(Dataset rows)
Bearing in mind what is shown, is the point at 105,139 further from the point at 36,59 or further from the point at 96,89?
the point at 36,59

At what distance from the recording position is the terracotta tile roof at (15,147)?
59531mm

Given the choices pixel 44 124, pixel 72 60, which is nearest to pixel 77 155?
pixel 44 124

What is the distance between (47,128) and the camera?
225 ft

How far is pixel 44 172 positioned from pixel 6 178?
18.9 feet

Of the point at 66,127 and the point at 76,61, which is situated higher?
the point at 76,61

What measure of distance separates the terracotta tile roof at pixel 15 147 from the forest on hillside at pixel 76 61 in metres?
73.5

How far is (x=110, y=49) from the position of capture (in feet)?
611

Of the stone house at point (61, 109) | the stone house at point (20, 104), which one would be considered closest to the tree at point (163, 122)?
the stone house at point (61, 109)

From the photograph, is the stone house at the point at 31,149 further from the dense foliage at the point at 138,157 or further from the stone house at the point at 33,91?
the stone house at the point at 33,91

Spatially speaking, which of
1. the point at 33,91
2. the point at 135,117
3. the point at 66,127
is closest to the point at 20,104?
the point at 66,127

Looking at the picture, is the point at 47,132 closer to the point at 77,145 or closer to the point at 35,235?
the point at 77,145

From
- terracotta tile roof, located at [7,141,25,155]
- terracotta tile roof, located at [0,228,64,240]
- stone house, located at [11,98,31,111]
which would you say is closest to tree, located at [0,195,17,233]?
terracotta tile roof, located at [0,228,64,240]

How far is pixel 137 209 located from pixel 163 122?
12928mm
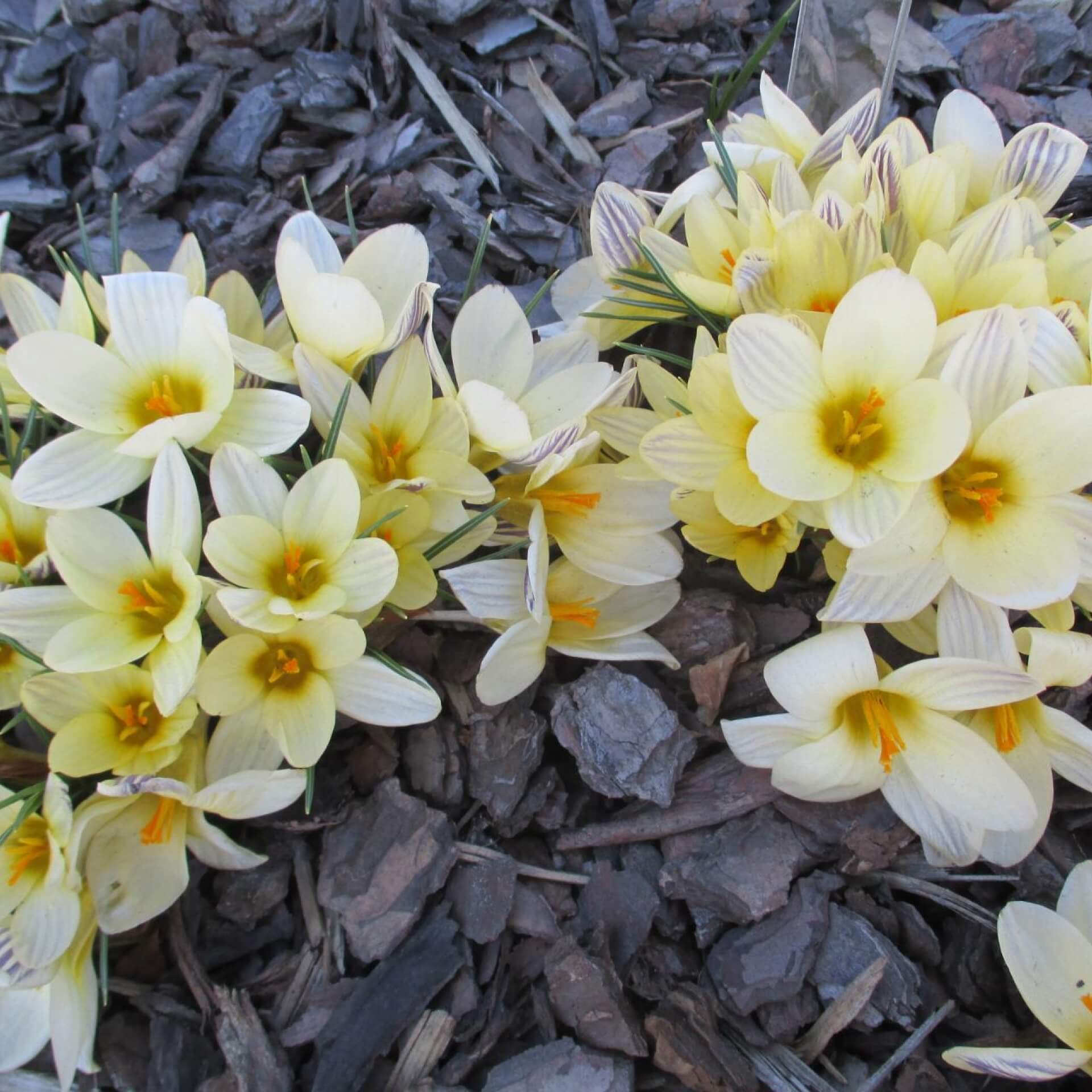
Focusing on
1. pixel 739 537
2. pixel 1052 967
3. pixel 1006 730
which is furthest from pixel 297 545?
pixel 1052 967

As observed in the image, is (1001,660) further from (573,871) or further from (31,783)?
(31,783)

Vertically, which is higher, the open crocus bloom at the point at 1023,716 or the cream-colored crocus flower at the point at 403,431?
the cream-colored crocus flower at the point at 403,431

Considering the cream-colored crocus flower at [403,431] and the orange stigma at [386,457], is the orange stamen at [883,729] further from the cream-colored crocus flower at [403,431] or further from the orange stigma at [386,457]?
the orange stigma at [386,457]

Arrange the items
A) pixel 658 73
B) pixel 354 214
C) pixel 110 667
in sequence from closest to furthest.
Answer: pixel 110 667 < pixel 354 214 < pixel 658 73

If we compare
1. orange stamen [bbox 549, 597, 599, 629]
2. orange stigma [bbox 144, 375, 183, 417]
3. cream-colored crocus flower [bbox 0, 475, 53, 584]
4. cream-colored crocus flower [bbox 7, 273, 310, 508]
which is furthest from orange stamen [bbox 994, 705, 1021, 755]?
cream-colored crocus flower [bbox 0, 475, 53, 584]

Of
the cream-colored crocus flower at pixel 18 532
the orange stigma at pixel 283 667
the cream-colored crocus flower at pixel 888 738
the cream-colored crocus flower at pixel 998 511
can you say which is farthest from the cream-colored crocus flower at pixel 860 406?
the cream-colored crocus flower at pixel 18 532

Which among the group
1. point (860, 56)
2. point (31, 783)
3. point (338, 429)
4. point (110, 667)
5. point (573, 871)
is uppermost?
point (860, 56)

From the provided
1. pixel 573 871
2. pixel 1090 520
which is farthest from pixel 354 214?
pixel 1090 520

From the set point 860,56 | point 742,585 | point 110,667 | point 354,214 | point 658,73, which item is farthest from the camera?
point 658,73

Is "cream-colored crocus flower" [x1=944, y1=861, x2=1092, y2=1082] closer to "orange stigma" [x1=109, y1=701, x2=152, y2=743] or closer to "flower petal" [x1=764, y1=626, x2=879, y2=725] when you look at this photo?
"flower petal" [x1=764, y1=626, x2=879, y2=725]
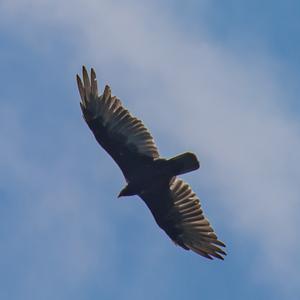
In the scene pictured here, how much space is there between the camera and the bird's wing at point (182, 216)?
25859 mm

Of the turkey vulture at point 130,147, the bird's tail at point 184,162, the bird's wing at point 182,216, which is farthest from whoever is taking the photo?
the bird's wing at point 182,216

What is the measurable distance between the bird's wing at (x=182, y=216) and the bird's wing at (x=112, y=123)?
1090 millimetres

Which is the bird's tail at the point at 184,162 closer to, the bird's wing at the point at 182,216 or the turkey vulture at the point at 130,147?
the turkey vulture at the point at 130,147

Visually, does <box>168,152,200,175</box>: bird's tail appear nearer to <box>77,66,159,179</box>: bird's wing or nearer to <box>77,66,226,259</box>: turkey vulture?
<box>77,66,226,259</box>: turkey vulture

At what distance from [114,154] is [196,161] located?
5.43ft

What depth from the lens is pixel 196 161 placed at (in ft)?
81.0

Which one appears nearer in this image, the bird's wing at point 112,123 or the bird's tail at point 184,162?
the bird's tail at point 184,162

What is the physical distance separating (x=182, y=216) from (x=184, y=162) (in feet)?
5.78

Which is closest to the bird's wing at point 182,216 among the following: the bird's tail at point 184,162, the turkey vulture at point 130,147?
the turkey vulture at point 130,147

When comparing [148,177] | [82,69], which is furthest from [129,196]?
[82,69]

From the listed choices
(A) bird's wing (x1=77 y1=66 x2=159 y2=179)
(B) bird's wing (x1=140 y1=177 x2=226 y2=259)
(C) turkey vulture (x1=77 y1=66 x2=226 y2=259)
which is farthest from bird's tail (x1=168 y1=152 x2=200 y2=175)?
(B) bird's wing (x1=140 y1=177 x2=226 y2=259)

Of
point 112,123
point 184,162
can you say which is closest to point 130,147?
point 112,123

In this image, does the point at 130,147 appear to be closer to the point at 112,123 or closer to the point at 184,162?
the point at 112,123

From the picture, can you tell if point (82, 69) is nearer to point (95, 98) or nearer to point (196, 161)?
point (95, 98)
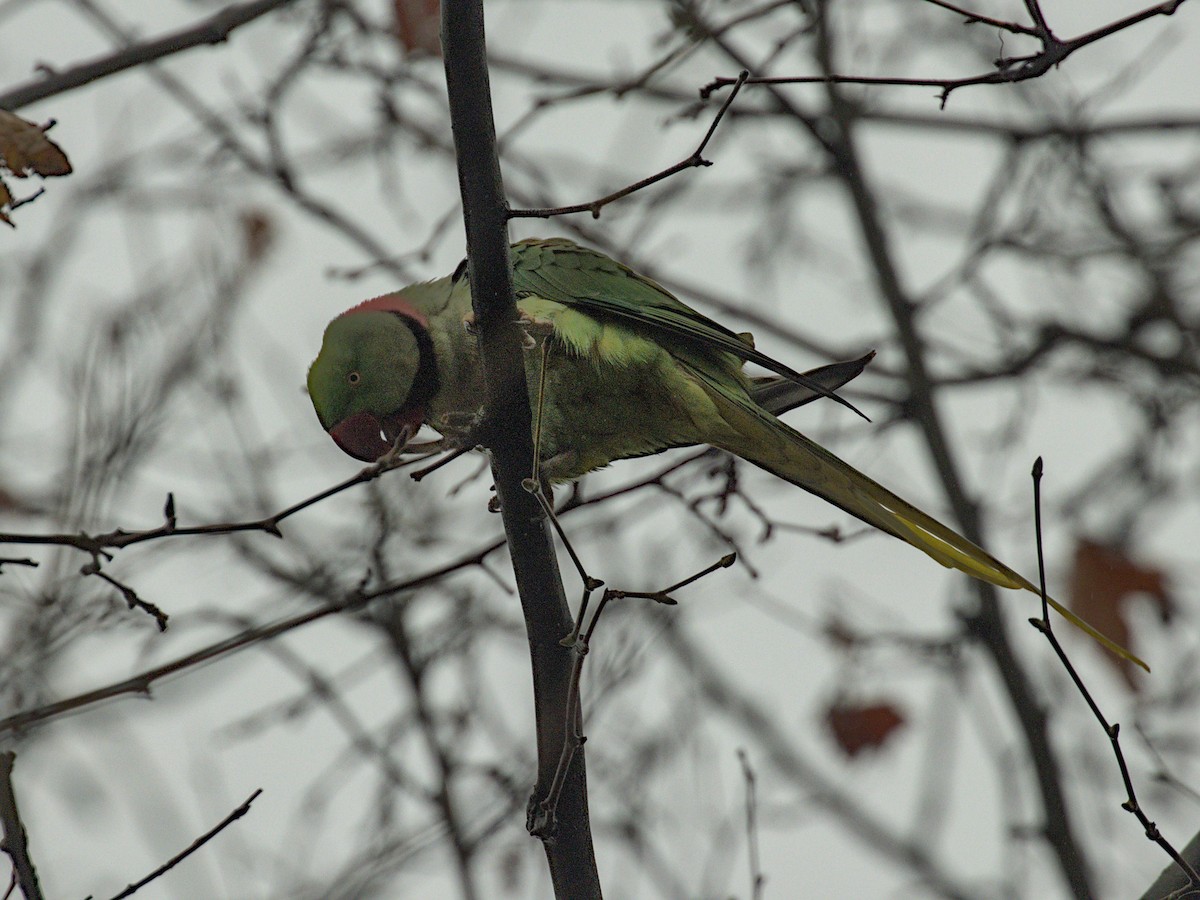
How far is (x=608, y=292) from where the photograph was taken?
142 inches

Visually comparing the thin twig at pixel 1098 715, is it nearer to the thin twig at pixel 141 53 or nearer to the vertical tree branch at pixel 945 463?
the vertical tree branch at pixel 945 463

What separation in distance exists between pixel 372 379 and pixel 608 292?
800 millimetres

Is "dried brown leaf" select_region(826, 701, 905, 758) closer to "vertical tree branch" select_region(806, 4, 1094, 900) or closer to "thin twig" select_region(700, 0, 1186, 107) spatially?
"vertical tree branch" select_region(806, 4, 1094, 900)

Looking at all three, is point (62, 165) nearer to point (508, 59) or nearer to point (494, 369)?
point (494, 369)

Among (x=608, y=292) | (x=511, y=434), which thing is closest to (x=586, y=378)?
(x=608, y=292)

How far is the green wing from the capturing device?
349cm

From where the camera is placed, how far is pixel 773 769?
6.73 meters

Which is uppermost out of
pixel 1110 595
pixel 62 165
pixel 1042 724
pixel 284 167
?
Answer: pixel 284 167

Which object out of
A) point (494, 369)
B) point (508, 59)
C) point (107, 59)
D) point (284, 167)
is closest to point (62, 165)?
point (494, 369)

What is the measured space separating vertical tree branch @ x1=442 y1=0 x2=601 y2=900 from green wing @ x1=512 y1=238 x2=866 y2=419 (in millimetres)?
687

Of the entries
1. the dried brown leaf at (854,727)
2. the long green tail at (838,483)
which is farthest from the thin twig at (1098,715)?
the dried brown leaf at (854,727)

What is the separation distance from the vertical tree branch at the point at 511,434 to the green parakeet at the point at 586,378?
17.0 inches

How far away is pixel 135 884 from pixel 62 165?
1.47 metres

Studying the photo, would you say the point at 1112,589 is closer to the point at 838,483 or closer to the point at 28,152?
the point at 838,483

The problem | Set down all the data again exactly as above, pictures excluded.

Solution to this task |
Bearing in mind what is shown, is the point at 105,139 further from the point at 36,59 or further from the point at 96,89?
the point at 36,59

At what distance from the recording position is the terracotta tile roof at (15,147)?
59531mm

Given the choices pixel 44 124, pixel 72 60, which is nearest to pixel 77 155?
pixel 44 124

What is the distance between (47,128) and the camera?
225 ft

How far is pixel 44 172 positioned from pixel 6 178?
18.9 feet

Of the point at 66,127 and the point at 76,61, which is situated higher?
the point at 76,61

What measure of distance separates the terracotta tile roof at pixel 15 147 from the forest on hillside at pixel 76 61 in metres?
73.5

How far is (x=110, y=49) from the position of capture (in feet)?
611

Of the stone house at point (61, 109) | the stone house at point (20, 104), which one would be considered closest to the tree at point (163, 122)?
the stone house at point (61, 109)

From the photograph, is the stone house at the point at 31,149 further from the dense foliage at the point at 138,157 or further from the stone house at the point at 33,91?
the stone house at the point at 33,91

Spatially speaking, which of
1. the point at 33,91
2. the point at 135,117
3. the point at 66,127
is closest to the point at 20,104?
the point at 66,127

Looking at the picture, is the point at 47,132 closer to the point at 77,145 or closer to the point at 35,235?
the point at 77,145

From
- terracotta tile roof, located at [7,141,25,155]
- terracotta tile roof, located at [0,228,64,240]
- stone house, located at [11,98,31,111]
which would you say is closest to tree, located at [0,195,17,233]?
terracotta tile roof, located at [0,228,64,240]

How far is pixel 137 209 located from pixel 163 122?
12928mm
Focusing on
1. pixel 739 537
2. pixel 1052 967
3. pixel 1006 730
which is furthest from pixel 297 545?
pixel 1052 967

As observed in the image, is (1001,660) further from (573,871) or further from (31,783)?
(31,783)

Vertically, which is higher, the open crocus bloom at the point at 1023,716 or the cream-colored crocus flower at the point at 403,431?
the cream-colored crocus flower at the point at 403,431

Considering the cream-colored crocus flower at [403,431] and the orange stigma at [386,457], is the orange stamen at [883,729] further from the cream-colored crocus flower at [403,431] or further from the orange stigma at [386,457]?
the orange stigma at [386,457]

Arrange the items
A) pixel 658 73
B) pixel 354 214
C) pixel 110 667
in sequence from closest to furthest.
Answer: pixel 110 667 < pixel 354 214 < pixel 658 73

If we compare
1. orange stamen [bbox 549, 597, 599, 629]
2. orange stigma [bbox 144, 375, 183, 417]
3. cream-colored crocus flower [bbox 0, 475, 53, 584]
4. cream-colored crocus flower [bbox 7, 273, 310, 508]
which is furthest from orange stamen [bbox 994, 705, 1021, 755]?
cream-colored crocus flower [bbox 0, 475, 53, 584]

Of
the cream-colored crocus flower at pixel 18 532
the orange stigma at pixel 283 667
the cream-colored crocus flower at pixel 888 738
the cream-colored crocus flower at pixel 998 511
can you say which is farthest from the cream-colored crocus flower at pixel 860 406?
the cream-colored crocus flower at pixel 18 532

Which among the group
1. point (860, 56)
2. point (31, 783)
3. point (338, 429)
4. point (110, 667)
5. point (573, 871)
is uppermost?
point (860, 56)

From the provided
1. pixel 573 871
2. pixel 1090 520
which is farthest from pixel 354 214?
pixel 1090 520

From the set point 860,56 | point 742,585 | point 110,667 | point 354,214 | point 658,73, which item is farthest from the camera?
point 658,73

Is "cream-colored crocus flower" [x1=944, y1=861, x2=1092, y2=1082] closer to "orange stigma" [x1=109, y1=701, x2=152, y2=743] or closer to "flower petal" [x1=764, y1=626, x2=879, y2=725] when you look at this photo?
"flower petal" [x1=764, y1=626, x2=879, y2=725]
In the scene pictured here, how much space is there between the camera and the bird's wing at point (182, 216)?
25859 mm

Of the turkey vulture at point 130,147, the bird's tail at point 184,162, the bird's wing at point 182,216, which is farthest from whoever is taking the photo?
the bird's wing at point 182,216

What is the measurable distance between the bird's wing at (x=182, y=216) and the bird's wing at (x=112, y=123)?
1090 millimetres

Which is the bird's tail at the point at 184,162 closer to, the bird's wing at the point at 182,216 or the turkey vulture at the point at 130,147?
the turkey vulture at the point at 130,147

Visually, does <box>168,152,200,175</box>: bird's tail appear nearer to <box>77,66,159,179</box>: bird's wing or nearer to <box>77,66,226,259</box>: turkey vulture?
<box>77,66,226,259</box>: turkey vulture

At what distance from [114,154] is [196,161] located?
5.43ft

What depth from the lens is pixel 196 161 placed at (in ft)?
81.0

Which one appears nearer in this image, the bird's wing at point 112,123 or the bird's tail at point 184,162?
the bird's tail at point 184,162

What is the physical distance separating (x=182, y=216) from (x=184, y=162) (in feet)?
5.78

Which is closest to the bird's wing at point 182,216 among the following: the bird's tail at point 184,162, the turkey vulture at point 130,147?
the turkey vulture at point 130,147

When comparing [148,177] | [82,69], which is furthest from [129,196]?
[82,69]

From the listed choices
(A) bird's wing (x1=77 y1=66 x2=159 y2=179)
(B) bird's wing (x1=140 y1=177 x2=226 y2=259)
(C) turkey vulture (x1=77 y1=66 x2=226 y2=259)
which is farthest from bird's tail (x1=168 y1=152 x2=200 y2=175)?
(B) bird's wing (x1=140 y1=177 x2=226 y2=259)

Of
point 112,123
point 184,162
can you say which is closest to point 130,147?
point 112,123

In this image, does the point at 130,147 appear to be closer to the point at 112,123 or closer to the point at 184,162?
the point at 112,123

From the picture, can you tell if point (82, 69) is nearer to point (95, 98) or nearer to point (196, 161)?
point (95, 98)
How far is (x=608, y=292) from where the photograph was taken?
142 inches

Visually comparing the thin twig at pixel 1098 715, is it nearer to the thin twig at pixel 141 53 or nearer to the vertical tree branch at pixel 945 463?
the vertical tree branch at pixel 945 463

What separation in distance exists between pixel 372 379 and pixel 608 292?
800 millimetres

Is "dried brown leaf" select_region(826, 701, 905, 758) closer to "vertical tree branch" select_region(806, 4, 1094, 900) or closer to "thin twig" select_region(700, 0, 1186, 107) spatially?
"vertical tree branch" select_region(806, 4, 1094, 900)

Looking at all three, is point (62, 165) nearer to point (508, 59) or nearer to point (494, 369)?
point (494, 369)

Among (x=608, y=292) | (x=511, y=434), which thing is closest to (x=586, y=378)?
(x=608, y=292)

How far is the green wing from the capturing device?
349cm

From where the camera is placed, how far is pixel 773 769?
6.73 meters

Which is uppermost out of
pixel 1110 595
pixel 62 165
pixel 1042 724
pixel 284 167
?
Answer: pixel 284 167

Which object out of
A) point (494, 369)
B) point (508, 59)
C) point (107, 59)
D) point (284, 167)
is closest to point (62, 165)?
point (494, 369)

What is the measured space separating vertical tree branch @ x1=442 y1=0 x2=601 y2=900 from green wing @ x1=512 y1=238 x2=866 y2=419 (in millimetres)?
687

Of the entries
1. the dried brown leaf at (854,727)
2. the long green tail at (838,483)
which is farthest from the thin twig at (1098,715)?
the dried brown leaf at (854,727)

What is the separation distance from the vertical tree branch at the point at 511,434 to the green parakeet at the point at 586,378?
17.0 inches

How far away is pixel 135 884 from pixel 62 165?
1.47 metres

Studying the photo, would you say the point at 1112,589 is closer to the point at 838,483 or closer to the point at 28,152?
the point at 838,483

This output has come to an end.